The Security Risks of Entering Company Confidential Information into Large Language Models like ChatGPT

By Peter Lunk

May 15, 2023 – In recent years, the rapid advancement of large language models (LLMs), such as ChatGPT, Google Bard and Copilot have transformed various industries and revolutionized the way we interact with technology. These models, powered by artificial intelligence, have the ability to generate human-like text based on the data on which they have been trained. However, as organizations begin to harness the power of LLMs, it is crucial to understand the potential security risks associated withentering company-confidential information into these models. This blog post aims to shed light on these risks and provide insights into mitigating them.

LLMs, like OpenAI & GPT-3.5, possess impressive capabilities in generating coherent and contextuallyrelevant responses. They learn from vast amounts of data, including books, articles, websites, and other textual sources. While this enables them to generate high-quality text, it also means that they lack the ability to distinguish between confidential and non-confidential information.

One of the primary security risks associated with entering company confidential information into an LLM model is data leakage. Currently, any data provided as an input into an LLM program can become part of the database of information used by the AI for its learning models. As a result, this data could be inadvertently exposed by the LLM in subsequent responses to LLM users outside of your organization, posing a significant risk to the organization’s confidentiality.

While the security risks of entering company-confidential information into an LLM model are concerning and have already happened in the real world, there are measures organizations can take to mitigate these risks. Implementing an end-to-end process to reduce the risk of exposure of company confidential information from using these tools includes three key steps. Discovering the LLM tools in use, detecting and alerting on risky behavior, and reducing risk of confidential data being exposed to the model.

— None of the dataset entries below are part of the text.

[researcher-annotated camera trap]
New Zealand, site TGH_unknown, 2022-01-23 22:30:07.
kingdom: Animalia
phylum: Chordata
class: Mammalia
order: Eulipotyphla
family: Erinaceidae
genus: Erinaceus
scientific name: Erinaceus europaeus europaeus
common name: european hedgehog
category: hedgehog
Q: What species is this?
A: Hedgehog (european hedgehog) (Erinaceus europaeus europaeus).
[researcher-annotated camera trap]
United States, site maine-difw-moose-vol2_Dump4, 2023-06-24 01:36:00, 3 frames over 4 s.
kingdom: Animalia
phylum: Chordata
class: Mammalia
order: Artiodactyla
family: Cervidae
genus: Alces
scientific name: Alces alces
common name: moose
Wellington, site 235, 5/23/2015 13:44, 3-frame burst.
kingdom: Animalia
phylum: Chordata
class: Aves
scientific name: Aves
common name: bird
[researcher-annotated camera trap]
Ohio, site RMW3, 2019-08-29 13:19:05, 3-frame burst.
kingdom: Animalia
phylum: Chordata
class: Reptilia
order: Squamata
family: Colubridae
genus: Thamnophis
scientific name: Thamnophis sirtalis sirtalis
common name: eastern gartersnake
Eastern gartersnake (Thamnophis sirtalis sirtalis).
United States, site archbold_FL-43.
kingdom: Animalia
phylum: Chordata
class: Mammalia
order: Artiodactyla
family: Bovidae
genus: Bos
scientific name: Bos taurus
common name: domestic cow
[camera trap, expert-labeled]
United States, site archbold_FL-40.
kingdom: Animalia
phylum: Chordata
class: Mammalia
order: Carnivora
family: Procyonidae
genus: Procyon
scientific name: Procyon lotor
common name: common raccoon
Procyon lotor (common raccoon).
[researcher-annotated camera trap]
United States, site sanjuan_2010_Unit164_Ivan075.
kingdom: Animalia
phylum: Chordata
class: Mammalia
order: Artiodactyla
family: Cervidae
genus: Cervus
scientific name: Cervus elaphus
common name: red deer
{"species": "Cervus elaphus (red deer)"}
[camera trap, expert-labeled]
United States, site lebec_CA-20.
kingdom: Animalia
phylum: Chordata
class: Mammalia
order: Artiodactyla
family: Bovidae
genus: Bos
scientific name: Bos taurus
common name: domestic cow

LLM Usage Discovery: New LLM tools are being introduced at an unprecedented scale, creating blind spots for IT security teams. To shine a light on where these are being used, organizations should implement tools that continuously discover usage of unsanctioned SaaS applications.

Detecting and Alerting on Risky User Behavior: To properly detect risky behavior that may result in sensitive data exposure, a reporting tool needs to be able to correlate user identity, and user activity with the app in which it takes place. Users often upload, copy, and paste company confidential data in the normal course of their day-to-day work. The key is to be able to provide contextual visibility into a sequence of events like a user accessing GitHub, copying code, and then minutes later, the same user accessing an LLM and performing a paste operation. Providing context and visibility into these indicators of data exposure allows a security team to audit and alert on risky activities.

Reducing Model Exposure: Once the security tools have the context of which users are accessing the LLMs, it becomes possible to limit the scope of sensitive information shared. Security controls like preventing file uploads or copying and pasting in these models will minimize the exposure of sensitive data to the model, and dramatically reduce the risk of data leakage.

While LLM models like ChatGPT will undoubtedly transform a variety of industries, organizations must be cautious about the security risks associated with entering confidential information into these models. Data leakage through the models is a hazard that requires proactive measures. As the browser is the key interaction point with any of these models, it makes sense to initiate security measures directly in the browser. New security tools like the Mammoth Enterprise Access Browser can discover LLM usage, provide detailed levels of contextual reporting and alerting on risky behavior, and dramatically reduce the amount of confidential information entering these LLMs. By implementing a secure Enterprise Browser to enforce these controls, organizations can mitigate these risks and leverage the power of LLM models without compromising the security of their sensitive information.